AWOL designers, supermodel guests and torrential rain were the main talking points of the third day of Japan Fashion Week. DressCamp, formed in 2002, has gained quite a reputation over the past few years, first under founding designer Toshikazu Iwaya and more recently with his successor Marjan Pejoski for sexy, ostentatious apparel. However, at tonight’s runway collection there was no sign of the Macedonian designer, the first European to take over the reigns of a Japanese house, and the show credits were corrected in a last minute rush to “designed by the DressCamp design team.” Unofficial word is that the designer is unlikely to return to the troubled label.

At Miharayasuhiro, supermodel Irina Lazareanu made a most welcome guest appearance on the runway. Along with the latest Japanese model-of-the-moment, Tao Okamoto, Lazareanu’s presence served to enliven a JFW crowd which has been subject to a constant downpour since the opening day on Tuesday.

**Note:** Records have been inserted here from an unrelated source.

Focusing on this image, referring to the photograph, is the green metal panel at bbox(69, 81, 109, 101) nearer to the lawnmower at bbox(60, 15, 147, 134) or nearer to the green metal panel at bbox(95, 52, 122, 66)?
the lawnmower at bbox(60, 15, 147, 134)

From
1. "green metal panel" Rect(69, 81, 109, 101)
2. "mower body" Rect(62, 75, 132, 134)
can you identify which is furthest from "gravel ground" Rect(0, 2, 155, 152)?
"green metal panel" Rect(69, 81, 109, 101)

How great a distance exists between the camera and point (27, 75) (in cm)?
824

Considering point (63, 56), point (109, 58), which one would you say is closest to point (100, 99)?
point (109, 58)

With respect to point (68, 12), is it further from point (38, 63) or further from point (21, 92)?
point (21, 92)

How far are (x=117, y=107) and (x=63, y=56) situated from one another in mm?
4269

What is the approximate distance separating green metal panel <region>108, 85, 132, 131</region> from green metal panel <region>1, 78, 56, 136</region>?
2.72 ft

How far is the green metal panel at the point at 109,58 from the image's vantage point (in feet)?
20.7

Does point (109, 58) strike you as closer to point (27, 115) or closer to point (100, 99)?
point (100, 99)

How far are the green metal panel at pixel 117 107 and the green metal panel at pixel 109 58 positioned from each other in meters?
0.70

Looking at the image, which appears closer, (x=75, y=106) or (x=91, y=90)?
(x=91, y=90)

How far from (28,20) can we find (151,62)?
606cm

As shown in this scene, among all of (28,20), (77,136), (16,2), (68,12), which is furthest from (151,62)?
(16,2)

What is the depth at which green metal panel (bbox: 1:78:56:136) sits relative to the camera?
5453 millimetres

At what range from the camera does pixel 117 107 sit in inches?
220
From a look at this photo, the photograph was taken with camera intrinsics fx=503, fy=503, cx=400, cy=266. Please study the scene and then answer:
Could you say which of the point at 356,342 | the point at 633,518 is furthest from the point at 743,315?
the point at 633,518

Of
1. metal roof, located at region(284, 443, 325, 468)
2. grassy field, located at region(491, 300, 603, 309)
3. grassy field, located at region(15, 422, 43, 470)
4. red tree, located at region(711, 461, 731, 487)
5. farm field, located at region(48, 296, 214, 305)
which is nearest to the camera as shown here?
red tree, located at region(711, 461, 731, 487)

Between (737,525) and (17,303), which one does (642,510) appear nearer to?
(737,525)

Miharayasuhiro’s menswear collection, inspired by the 1950s American beat generation and William Burroughs in particular, was superb. A dark palette of long workwear shirts, truncated trousers and arty tailored jackets were enhanced by the accessories of designer Husam El Odeh. The womenswear on offer was equally as good. The collection, titled “Odyssey,” featured knits, leather, fur, boots and backpacks which reinforced the theme of a journey. Irina and Tao rocked the catwalk and for a moment Tokyo looked like the fashion hub the organizers have been dreaming of.

Japan Fashion Week concluded with a select group of brands looking to the future by embracing technology while others on the schedule appealed to an older generation. This was on the back of news from the Japanese Ministry of Economy, Trade and Industry which said that as of 2012 it will cease to support JFW because, according to one source, “The government has already helped JFW for five years and JFW should be able to run itself.”

Tokyo fashion favorites Theatre Products streamed its show live tonight, while Central Saint Martins graduate Hidenobu Yasui will beam his 15-minute F/W 10 short film across the globe tomorrow online.

Beautiful people, led by Hidenori Kumakiri, asked the audience, who were prompted by some models, to put on 3D glasses which added to the futuristic atmosphere of the closing day. The collection, which took Haruki Murakami’s novel Norwegian Wood as its starting point, had a relaxed and hip 60s vibe while incorporating the designer’s quirky design philosophy of producing apparel that can be worn by the whole family. In Kumakiri’s world, for example, a full-length coat for a 10-year-old girl instantly becomes a short, perfectly fitted jacket for someone older.

It’s fortunate that some labels were looking to the future as today’s schedule had its fair share of brands aimed at the more mature, conservative customer. This caused JFW to lose its credibility within some sections of the Tokyo fashion community.

JFW’s hit collections: Miharayasuhiro, Factotum, Entoptic and beautiful people.